Combining sorting and pagination in an API?

Benjamin Hall

One of my upcoming tasks is going to be enabling pagination on a particular set of REST(ish) API endpoints. The issues are:

This particular set of endpoints feeds into a spreadsheet/table display with sortable columns. And the pagination should respect the sort order (so if you're sorting by date and load more, it should grab the next X by date).
Some of the things we sort by are synthetic columns which are combinations of things returned from these endpoints and also from other endpoints.
None of the things are exactly in a state where we can let the database do the pagination directly (ie feeding in the limit/offset into the query), since the domain model is relatively complex and pieces are inferred from combinations of database-stored values.

This does have the simplifying factor that I'm in control of both sides of the API and there aren't 3rd-party integrators.

So the question becomes: anyone have experience with such things? Anything particular that you hate when working with a paginated API? Anything that makes life much easier?

Using express/Node.js as the API server, with PHP/JS and native (Swift/Kotlin) consumers, if that matters.

dkf

@Benjamin-Hall said in Combining sorting and pagination in an API?:

None of the things are exactly in a state where we can let the database do the pagination directly (ie feeding in the limit/offset into the query), since the domain model is relatively complex and pieces are inferred from combinations of database-stored values.

That's horrible. If you've got some kind of weird filtering and sorting going on then the only real option you've got is to hold the complete filtered, sorted collection somewhere (probably attached to the server-side session state) and computing that will make it expensive to do the common case of just wanting the first page of the collection.

Or you could do the approach used by a former colleague which was to just return a randomly sorted set each time, with filtering then applied. It took ages for people to realize that that's what he'd done.

Jaime

@Benjamin-Hall said in Combining sorting and pagination in an API?:

Anything particular that you hate when working with a paginated API

I hate the ideas of pagination, sorting, and data sets that change fairly rapidly all coming together.

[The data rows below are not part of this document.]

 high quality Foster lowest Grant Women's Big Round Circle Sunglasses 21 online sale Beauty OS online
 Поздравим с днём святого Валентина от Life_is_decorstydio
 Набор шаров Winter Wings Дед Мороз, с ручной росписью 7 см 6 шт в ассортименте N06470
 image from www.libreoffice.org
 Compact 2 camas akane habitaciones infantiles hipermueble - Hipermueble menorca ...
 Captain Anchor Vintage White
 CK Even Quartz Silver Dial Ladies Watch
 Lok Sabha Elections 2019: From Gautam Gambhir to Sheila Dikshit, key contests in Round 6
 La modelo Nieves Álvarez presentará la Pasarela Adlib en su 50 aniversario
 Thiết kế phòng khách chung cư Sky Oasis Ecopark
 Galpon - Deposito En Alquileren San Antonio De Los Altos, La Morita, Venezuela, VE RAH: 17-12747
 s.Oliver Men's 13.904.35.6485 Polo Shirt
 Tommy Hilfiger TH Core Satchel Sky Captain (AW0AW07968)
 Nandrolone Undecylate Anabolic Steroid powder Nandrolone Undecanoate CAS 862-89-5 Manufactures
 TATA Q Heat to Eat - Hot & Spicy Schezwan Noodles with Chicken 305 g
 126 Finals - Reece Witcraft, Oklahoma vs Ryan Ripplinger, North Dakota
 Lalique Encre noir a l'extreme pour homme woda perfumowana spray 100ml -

The only way to make them work well, is to keep full snapshots on the server side and navigate through the previously materialized data. That's potentially very abusive to server resources and sometimes creates as many problems as it solves. Sometimes you can get the snappy UI you want by simply chunking the data to the client asynchronously and letting the client deal with paging.

PleegWat

@dkf said in Combining sorting and pagination in an API?:

That's horrible. If you've got some kind of weird filtering and sorting going on then the only real option you've got is to hold the complete filtered, sorted collection somewhere (probably attached to the server-side session state) and computing that will make it expensive to do the common case of just wanting the first page of the collection.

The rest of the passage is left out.